Es gab ein paar Zeitungsberichte, in denen die Notwendigkeit einer neuen Untersuchung unterstützt wurde. Mich haben zudem viele E-Mails von Bürgern erreicht, die mich darin bestärkten, die offenen Fragen weiter zu thematisieren. Die Abgeordneten meiner Partei stehen inzwischen fast alle hinter mir. Und es gibt sogar einige Parlamentarier der Regierungspartei, die sehr daran interessiert sind, die ganze Wahrheit zu erfahren.

Sie halten nach möglichen Verbündeten in Europa Ausschau, um die Causa 9/11 auf die politische Tagesordnung zu bringen. Wie erfolgreich waren Sie bisher?

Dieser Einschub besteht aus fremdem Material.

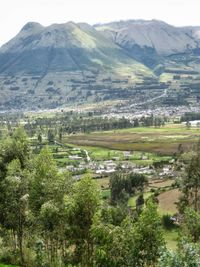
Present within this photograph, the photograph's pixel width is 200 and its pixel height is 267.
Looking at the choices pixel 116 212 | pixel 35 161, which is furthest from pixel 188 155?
pixel 35 161

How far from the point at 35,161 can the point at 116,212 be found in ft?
82.0

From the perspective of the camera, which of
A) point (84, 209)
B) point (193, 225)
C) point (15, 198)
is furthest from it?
point (193, 225)

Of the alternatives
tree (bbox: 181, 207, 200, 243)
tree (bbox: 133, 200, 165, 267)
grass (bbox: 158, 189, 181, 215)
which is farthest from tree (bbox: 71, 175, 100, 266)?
grass (bbox: 158, 189, 181, 215)

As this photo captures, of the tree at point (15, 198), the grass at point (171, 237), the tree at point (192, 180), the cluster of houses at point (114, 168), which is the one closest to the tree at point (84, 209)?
the tree at point (15, 198)

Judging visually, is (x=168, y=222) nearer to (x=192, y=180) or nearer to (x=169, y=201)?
(x=192, y=180)

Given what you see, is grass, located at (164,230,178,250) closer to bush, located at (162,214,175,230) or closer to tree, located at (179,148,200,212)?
bush, located at (162,214,175,230)

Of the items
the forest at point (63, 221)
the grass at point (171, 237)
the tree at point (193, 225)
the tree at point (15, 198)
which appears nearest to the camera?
the forest at point (63, 221)

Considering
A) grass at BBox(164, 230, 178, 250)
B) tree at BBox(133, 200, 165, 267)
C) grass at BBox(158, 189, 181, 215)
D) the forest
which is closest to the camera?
tree at BBox(133, 200, 165, 267)

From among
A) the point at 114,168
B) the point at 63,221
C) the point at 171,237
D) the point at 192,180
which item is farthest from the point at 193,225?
the point at 114,168

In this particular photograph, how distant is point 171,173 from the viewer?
15375 cm

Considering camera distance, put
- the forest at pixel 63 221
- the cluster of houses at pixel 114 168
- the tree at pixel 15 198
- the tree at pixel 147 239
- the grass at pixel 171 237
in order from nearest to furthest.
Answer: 1. the tree at pixel 147 239
2. the forest at pixel 63 221
3. the tree at pixel 15 198
4. the grass at pixel 171 237
5. the cluster of houses at pixel 114 168

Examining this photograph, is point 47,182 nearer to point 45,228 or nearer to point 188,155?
point 45,228

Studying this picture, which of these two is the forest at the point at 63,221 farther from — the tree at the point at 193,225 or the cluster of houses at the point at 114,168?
the cluster of houses at the point at 114,168

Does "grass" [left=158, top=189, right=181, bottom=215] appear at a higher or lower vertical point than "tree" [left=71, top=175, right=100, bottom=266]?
lower
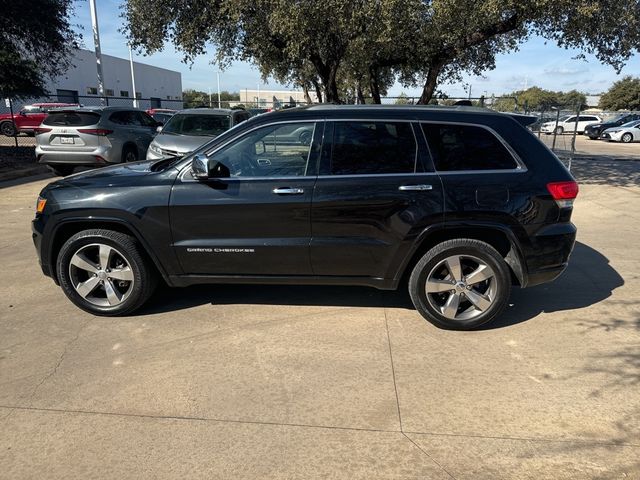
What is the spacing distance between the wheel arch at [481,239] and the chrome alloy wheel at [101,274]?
2.42 m

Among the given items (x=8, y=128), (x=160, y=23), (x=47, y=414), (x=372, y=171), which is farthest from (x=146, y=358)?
(x=8, y=128)

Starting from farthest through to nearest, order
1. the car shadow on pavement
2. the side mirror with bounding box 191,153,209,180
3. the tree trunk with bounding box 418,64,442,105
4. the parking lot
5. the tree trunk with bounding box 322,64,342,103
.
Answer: the tree trunk with bounding box 322,64,342,103, the tree trunk with bounding box 418,64,442,105, the car shadow on pavement, the side mirror with bounding box 191,153,209,180, the parking lot

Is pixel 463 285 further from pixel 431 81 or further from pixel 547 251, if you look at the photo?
pixel 431 81

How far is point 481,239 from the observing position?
4199mm

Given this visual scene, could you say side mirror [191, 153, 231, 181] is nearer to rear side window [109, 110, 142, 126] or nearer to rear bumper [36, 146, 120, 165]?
rear bumper [36, 146, 120, 165]

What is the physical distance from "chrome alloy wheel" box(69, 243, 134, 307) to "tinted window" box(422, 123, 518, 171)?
283cm

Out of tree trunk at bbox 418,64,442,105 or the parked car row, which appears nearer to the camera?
the parked car row

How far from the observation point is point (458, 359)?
3.72 meters

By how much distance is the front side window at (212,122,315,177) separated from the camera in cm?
414

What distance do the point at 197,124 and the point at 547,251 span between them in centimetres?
857

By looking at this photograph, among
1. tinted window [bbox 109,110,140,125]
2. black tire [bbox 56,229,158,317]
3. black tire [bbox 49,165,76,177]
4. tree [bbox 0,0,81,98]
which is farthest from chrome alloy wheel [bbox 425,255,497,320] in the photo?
tree [bbox 0,0,81,98]

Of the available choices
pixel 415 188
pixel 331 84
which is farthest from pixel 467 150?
pixel 331 84

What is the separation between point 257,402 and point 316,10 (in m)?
9.04

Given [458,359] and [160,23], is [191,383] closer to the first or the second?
[458,359]
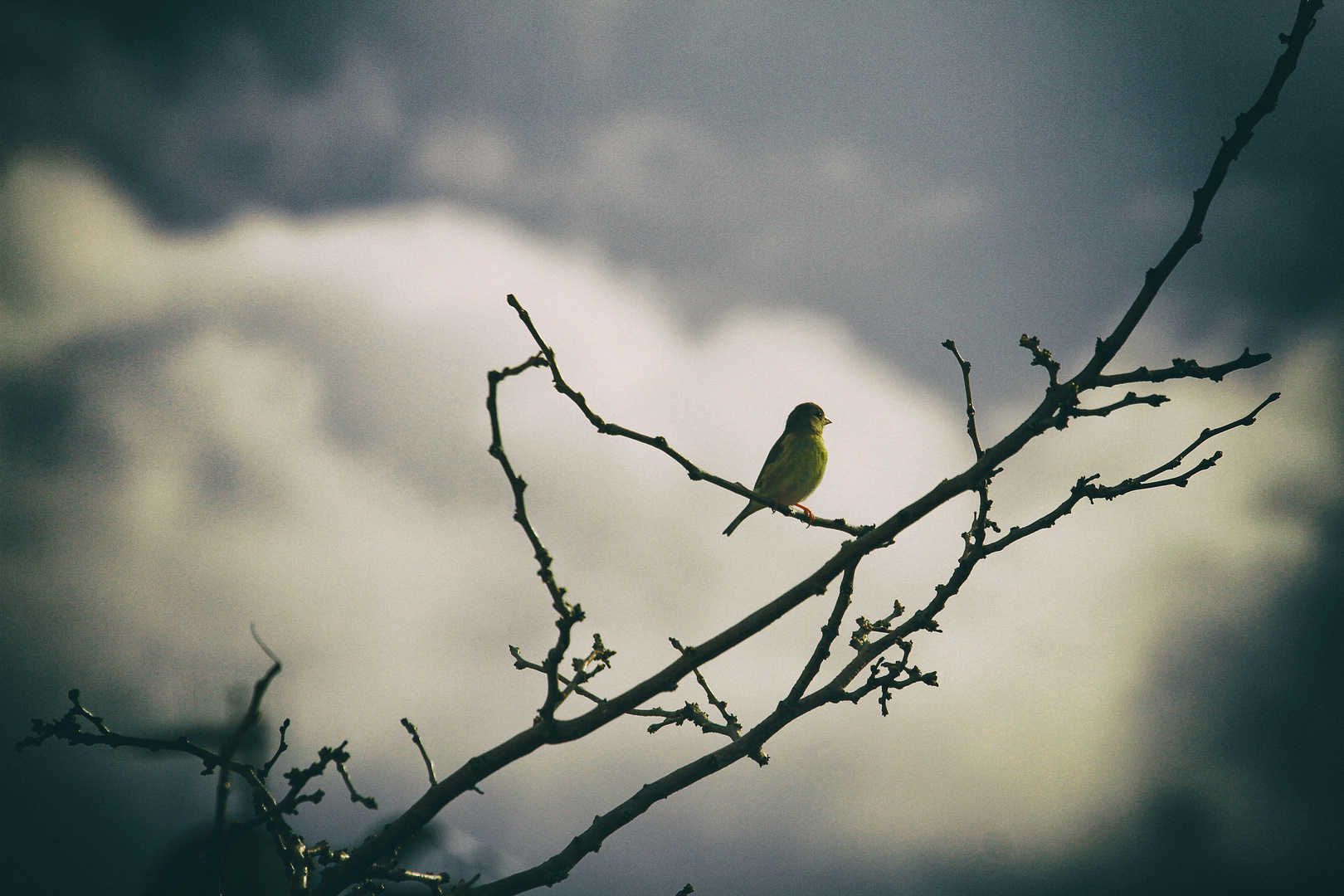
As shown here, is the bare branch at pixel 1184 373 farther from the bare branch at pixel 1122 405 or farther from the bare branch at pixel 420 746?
the bare branch at pixel 420 746

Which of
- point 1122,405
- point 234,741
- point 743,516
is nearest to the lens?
point 234,741

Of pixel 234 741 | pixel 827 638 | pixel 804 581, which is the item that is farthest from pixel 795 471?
pixel 234 741

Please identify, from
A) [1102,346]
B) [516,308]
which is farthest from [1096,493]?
[516,308]

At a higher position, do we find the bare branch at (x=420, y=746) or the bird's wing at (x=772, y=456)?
the bird's wing at (x=772, y=456)

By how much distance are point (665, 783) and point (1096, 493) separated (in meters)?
2.93

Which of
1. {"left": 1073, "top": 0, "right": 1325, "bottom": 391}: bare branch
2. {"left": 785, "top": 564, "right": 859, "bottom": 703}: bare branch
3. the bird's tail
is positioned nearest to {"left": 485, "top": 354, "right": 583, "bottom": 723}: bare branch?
{"left": 785, "top": 564, "right": 859, "bottom": 703}: bare branch

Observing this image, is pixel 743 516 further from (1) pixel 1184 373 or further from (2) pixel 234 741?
(2) pixel 234 741

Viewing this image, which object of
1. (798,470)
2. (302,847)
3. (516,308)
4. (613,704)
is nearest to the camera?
(613,704)

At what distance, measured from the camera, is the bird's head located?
33.0 feet

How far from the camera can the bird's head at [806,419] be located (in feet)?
33.0

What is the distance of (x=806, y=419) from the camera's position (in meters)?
10.1

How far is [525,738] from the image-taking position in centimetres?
312

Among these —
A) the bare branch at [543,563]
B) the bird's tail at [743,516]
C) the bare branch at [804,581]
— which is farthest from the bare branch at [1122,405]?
the bird's tail at [743,516]

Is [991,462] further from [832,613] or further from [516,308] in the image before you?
[516,308]
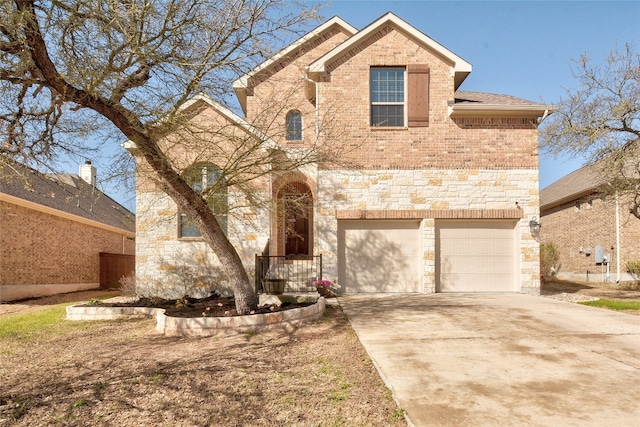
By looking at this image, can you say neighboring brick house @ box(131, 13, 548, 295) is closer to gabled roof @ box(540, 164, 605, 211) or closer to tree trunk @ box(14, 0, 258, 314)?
tree trunk @ box(14, 0, 258, 314)

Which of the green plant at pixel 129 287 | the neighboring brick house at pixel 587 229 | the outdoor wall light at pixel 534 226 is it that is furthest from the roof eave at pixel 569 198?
the green plant at pixel 129 287

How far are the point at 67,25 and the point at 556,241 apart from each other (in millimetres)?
26093

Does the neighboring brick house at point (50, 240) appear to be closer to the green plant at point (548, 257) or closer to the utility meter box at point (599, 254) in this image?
the green plant at point (548, 257)

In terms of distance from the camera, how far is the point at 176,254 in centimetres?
1185

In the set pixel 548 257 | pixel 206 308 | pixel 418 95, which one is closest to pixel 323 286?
pixel 206 308

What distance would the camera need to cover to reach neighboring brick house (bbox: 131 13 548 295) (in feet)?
39.3

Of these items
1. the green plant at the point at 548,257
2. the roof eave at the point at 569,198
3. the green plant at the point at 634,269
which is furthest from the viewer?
the green plant at the point at 548,257

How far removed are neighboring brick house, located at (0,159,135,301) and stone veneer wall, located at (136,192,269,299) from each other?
0.65m

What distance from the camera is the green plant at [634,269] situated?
17342 millimetres

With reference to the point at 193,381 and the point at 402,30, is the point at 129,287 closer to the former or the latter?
the point at 193,381

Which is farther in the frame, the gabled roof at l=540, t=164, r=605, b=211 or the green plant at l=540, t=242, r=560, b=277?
the green plant at l=540, t=242, r=560, b=277

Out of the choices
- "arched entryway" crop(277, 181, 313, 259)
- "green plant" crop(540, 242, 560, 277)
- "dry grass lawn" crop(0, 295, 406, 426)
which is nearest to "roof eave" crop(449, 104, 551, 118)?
"arched entryway" crop(277, 181, 313, 259)

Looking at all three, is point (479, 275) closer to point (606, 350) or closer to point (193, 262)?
point (606, 350)

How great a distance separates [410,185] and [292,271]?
440 cm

In Großbritannien bin ich mit dem ehemaligen Umweltminister Michael Meacher zusammengetroffen. Er kennt weitere Abgeordnete, die ihn in seiner Forderung nach einer neuen Untersuchung unterstützen. Ich traf auch den ehemaligen Präsidenten der Deutschen Bundesbank, Ernst Welteke, der mir seine Erkenntnisse zu den verdächtigen Finanzspekulationen im Vorfeld des 11. September, als an der Börse auf einen Kurseinbruch von American Airlines und United Airlines gewettet wurde, wiederholt bestätigte. Er hatte sich zu dieser Problematik während einer Konferenz im September 2001 geäußert und sagte mir, ich könne seinen Namen in diesem Zusammenhang erwähnen. Im Februar wohnte ich der Vorführung des Films »Zero« durch den EU-Abgeordneten Giulietto Chiesa im Europäischen Parlament bei.

Sind auch deutsche Politiker interessiert?

In Deutschland hatte ich dieses Mal nur einen sehr kurzen Aufenthalt auf dem Weg nach Italien. Einige fruchtbare Sondierungsgespräche konnte ich dennoch führen, das soll in Zukunft vertieft werden.